The three men share more than marginalization as men of color and complex relationships with law enforcement. They’re linked by a sense of duty. “This job is not a choice,” Dennis tells his anguished wife, an attempt to obviate a perennial debate about a career change. Manny is similarly freighted with duty when he documents Darius’ death over police objections, as is Zyric when he defies his father to lend himself to the subsequent protests. Green treats his characters as equals, framing them all with intimate, low-angle follow shots and tight close-ups, and neatly compartmentalizing their stories. The even-handed approach reinforces the idea that each man’s pain deserves to be acknowledged despite their different stations in life.

The narrative egalitarianism is part and parcel of Green’s restrained approach. His sensitivity, particularly around Darius’ death, is a welcome change following years of viral snuff videos of police shootings and lurid entries like Kathryn Bigelow’s Detroit. But his choice to trisect the story results in a film that can feel too measured and dispassionate for a subject matter that practically demands polemics. Green’s graceful direction and keen ear for dialogue certainly make him a new filmmaker to watch, and it’ll be fascinating to see what he does with a more focused narrative. On the other hand, the film’s design evokes the experience of following the news about shootings of unarmed citizens. Just when you’ve started to care about one victim, another one comes along to pull focus.

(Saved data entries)

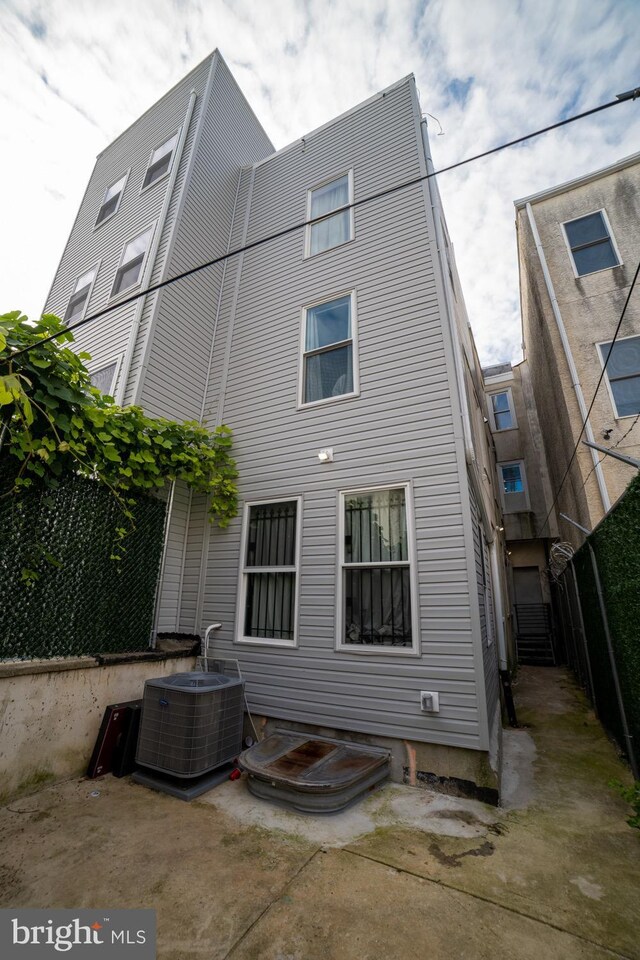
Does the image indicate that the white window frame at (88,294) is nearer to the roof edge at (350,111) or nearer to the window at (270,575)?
the roof edge at (350,111)

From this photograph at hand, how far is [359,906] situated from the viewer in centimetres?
200

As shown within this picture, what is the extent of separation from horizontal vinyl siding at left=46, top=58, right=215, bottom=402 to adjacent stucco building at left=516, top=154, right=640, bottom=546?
26.8ft

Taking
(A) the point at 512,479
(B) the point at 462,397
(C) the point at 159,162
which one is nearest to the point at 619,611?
(B) the point at 462,397

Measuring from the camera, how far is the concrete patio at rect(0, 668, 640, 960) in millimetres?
1800

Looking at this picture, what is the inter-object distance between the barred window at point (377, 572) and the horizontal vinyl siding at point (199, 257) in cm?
339

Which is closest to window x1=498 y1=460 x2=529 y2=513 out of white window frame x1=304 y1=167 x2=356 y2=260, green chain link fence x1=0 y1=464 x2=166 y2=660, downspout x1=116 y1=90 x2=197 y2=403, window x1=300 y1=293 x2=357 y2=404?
window x1=300 y1=293 x2=357 y2=404

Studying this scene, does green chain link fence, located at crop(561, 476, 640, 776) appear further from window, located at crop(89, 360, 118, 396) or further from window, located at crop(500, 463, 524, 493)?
window, located at crop(500, 463, 524, 493)

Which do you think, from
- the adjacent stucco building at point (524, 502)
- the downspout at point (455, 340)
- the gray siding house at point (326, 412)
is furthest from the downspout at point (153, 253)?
the adjacent stucco building at point (524, 502)

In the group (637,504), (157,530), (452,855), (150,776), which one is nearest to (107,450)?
(157,530)

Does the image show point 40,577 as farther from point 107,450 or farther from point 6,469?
point 107,450

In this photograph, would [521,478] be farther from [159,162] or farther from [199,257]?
[159,162]

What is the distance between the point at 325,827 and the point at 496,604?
212 inches

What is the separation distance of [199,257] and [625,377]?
27.8 feet

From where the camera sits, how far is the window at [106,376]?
6184mm
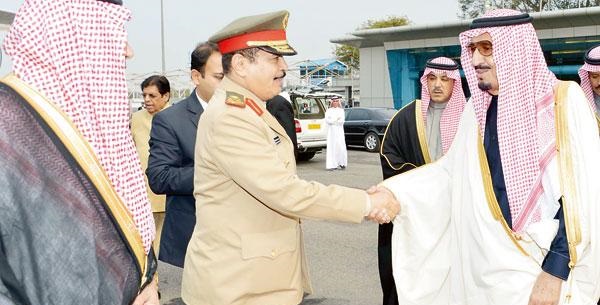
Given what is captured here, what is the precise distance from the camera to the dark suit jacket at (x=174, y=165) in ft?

Required work ::
Reproduce the part of the film review starting with "The narrative egalitarianism" and going on through "to pull focus.".

Completed exercise ::
The narrative egalitarianism is part and parcel of Green’s restrained approach. His sensitivity, particularly around Darius’ death, is a welcome change following years of viral snuff videos of police shootings and lurid entries like Kathryn Bigelow’s Detroit. But his choice to trisect the story results in a film that can feel too measured and dispassionate for a subject matter that practically demands polemics. Green’s graceful direction and keen ear for dialogue certainly make him a new filmmaker to watch, and it’ll be fascinating to see what he does with a more focused narrative. On the other hand, the film’s design evokes the experience of following the news about shootings of unarmed citizens. Just when you’ve started to care about one victim, another one comes along to pull focus.